Lack of Resilience is Obvious

Outside of the Pacific Northwest.

Houston has had a number of floods during the past few years and it is clear that lack of planning for heavy rain and abysmal infrastructure has been the primary cause of the problems.

New Orleans flooded during Katrina for many reasons, including inadequate, poorly constructed, and poorly maintained levees, destruction of protecting wetlands, and subsidence from the use of underground aquifers and drilling operations.

In New York City during Hurricane Sandy, subways flooded due to inadequate watertight doors, power failed due to poor placement of electrical infrastructure, and homes located in inappropriate coastal locations were flooded.

In Puerto Rico last week, massive power outages have occurred due to an irresponsibly neglected power system.

In California, the Oroville Dam spillway failed after a heavy rainfall event.  Poor construction and lack of maintenance were the key issues.

There is a virtually an  unlimited number of examples of this:  lack of planning and poor infrastructure has made millions of people vulnerable to current extreme weather.

The Pacific Northwest

 Our region has done relatively little to deal with susceptibility to the effects of weather extremes.

Take wildfires and smoke.    There has been several major fires during the past several years and a number of media outlets/politicians have been pointing the finger at climate change.

Wrong direction.   Temperatures in our region have only warmed up about 1 F during the past several decades and precipitation/snowpack has remained steady over the period (little trend).

But our forests east of the Cascade crest are in terrible condition and prone to burn.  We have suppressed fires for over a half-century allowing unhealthy conditions to develop, with lots of debris on the forest floor and excessive density of timber. Invasive cheatgrass (grassoline) has replace much of the less fire-prone natural bunch grass.

Too many people have been allowed to build homes and buildings in and near forests, endangering them and those sent to protect their homes during wildfires.

### PROVIDED DATA
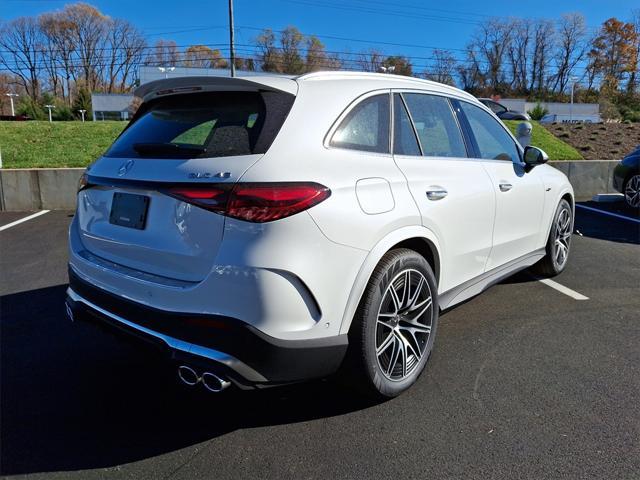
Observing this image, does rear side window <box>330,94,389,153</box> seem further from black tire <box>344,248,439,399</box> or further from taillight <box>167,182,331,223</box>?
black tire <box>344,248,439,399</box>

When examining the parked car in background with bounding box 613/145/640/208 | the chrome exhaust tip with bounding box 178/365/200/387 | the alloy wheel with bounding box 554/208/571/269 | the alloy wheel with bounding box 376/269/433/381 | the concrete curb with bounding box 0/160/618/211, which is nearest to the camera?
the chrome exhaust tip with bounding box 178/365/200/387

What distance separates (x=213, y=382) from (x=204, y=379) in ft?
0.16

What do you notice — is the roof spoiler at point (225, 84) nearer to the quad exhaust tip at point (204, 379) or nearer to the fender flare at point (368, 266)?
the fender flare at point (368, 266)

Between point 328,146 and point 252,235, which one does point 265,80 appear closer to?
point 328,146

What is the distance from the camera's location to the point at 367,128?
109 inches

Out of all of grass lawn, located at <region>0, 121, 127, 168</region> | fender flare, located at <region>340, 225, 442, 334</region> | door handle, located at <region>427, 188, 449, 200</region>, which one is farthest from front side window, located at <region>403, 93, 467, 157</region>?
grass lawn, located at <region>0, 121, 127, 168</region>

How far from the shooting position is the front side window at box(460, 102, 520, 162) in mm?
3807

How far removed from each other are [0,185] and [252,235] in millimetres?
8866

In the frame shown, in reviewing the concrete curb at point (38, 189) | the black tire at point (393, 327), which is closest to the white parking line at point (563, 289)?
the black tire at point (393, 327)

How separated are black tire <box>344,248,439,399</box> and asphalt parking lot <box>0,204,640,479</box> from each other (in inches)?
6.9

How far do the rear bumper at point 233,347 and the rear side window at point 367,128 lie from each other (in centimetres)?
99

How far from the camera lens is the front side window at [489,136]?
381cm

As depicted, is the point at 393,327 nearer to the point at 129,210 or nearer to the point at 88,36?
the point at 129,210

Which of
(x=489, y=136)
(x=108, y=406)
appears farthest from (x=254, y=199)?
(x=489, y=136)
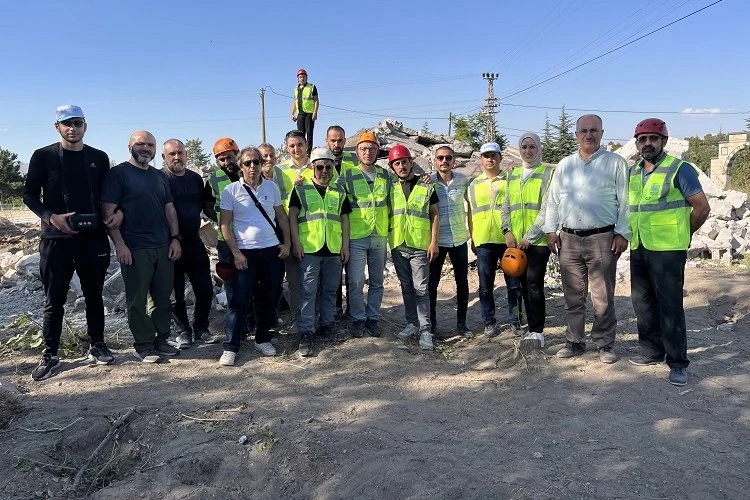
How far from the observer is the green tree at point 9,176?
113 ft

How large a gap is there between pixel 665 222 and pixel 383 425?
289cm

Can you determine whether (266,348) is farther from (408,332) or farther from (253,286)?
(408,332)

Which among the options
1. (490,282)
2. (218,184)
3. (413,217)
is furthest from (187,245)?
(490,282)

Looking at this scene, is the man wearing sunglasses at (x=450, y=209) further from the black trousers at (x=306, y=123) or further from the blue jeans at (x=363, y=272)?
the black trousers at (x=306, y=123)

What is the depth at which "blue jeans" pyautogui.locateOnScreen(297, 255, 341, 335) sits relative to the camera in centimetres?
528

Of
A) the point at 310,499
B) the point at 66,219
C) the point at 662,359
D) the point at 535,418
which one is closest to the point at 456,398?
the point at 535,418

### WHAT THE TASK REQUIRES
Write the next part of the text on weather resilience, picking up after its final sentence. These items have no connection to the text on weather resilience.

### ANSWER TO THIS PROBLEM
Our current State leadership has been irresponsible in this area, investing far less in restoring forest health than other states, and even opposing US Forest Service attempts at expanding proscribed burns.   Instead, they have pushed an ineffective agenda regarding global warming.  And little has been done to discourage building at the urban/forest interface.

Heavy rain, flooding and landslides.   Our region can get heavy precipitation during the winter from atmospheric river events, some with 10-20 inches over a few days.  The result is flooding near rivers and slope failures .  In the future, global warming will enhance the most extreme global rivers by 30-40% (I have done research on this with Mike Warner, of the US Army Corps of Engineers).

Our region is not prepared for even current rain events.   Recently, a very modest rain period caused the failure of King County's West Point treatment plant, resulting in a catastrophic ejection of raw sewage into Puget Sound.

The State and local government agencies allow folks to build in vulnerable locations, such as the homes in Oso, WA that were wiped out a few years ago.

 Too many people live near rivers in highly vulnerable locations.  For example, there are a number of communities living next to rivers, including in bends of rivers (see an example for Big Bend, WA near the Skykomish River, as an example).  Disasters waiting to happen.

The State must identify all vulnerable areas to flooding and landslides, prevent future construction at such sites, and begin the process of buying out vulnerable properties.  This is will not be cheap, but the process needs to start immediately.

Water Resources

During the past fifty years there has been no downward trend in precipitation or snowpack over the Northwest, although there have been some poor years in one or the other (such as the warm temperatures and poor snowpack of 2015).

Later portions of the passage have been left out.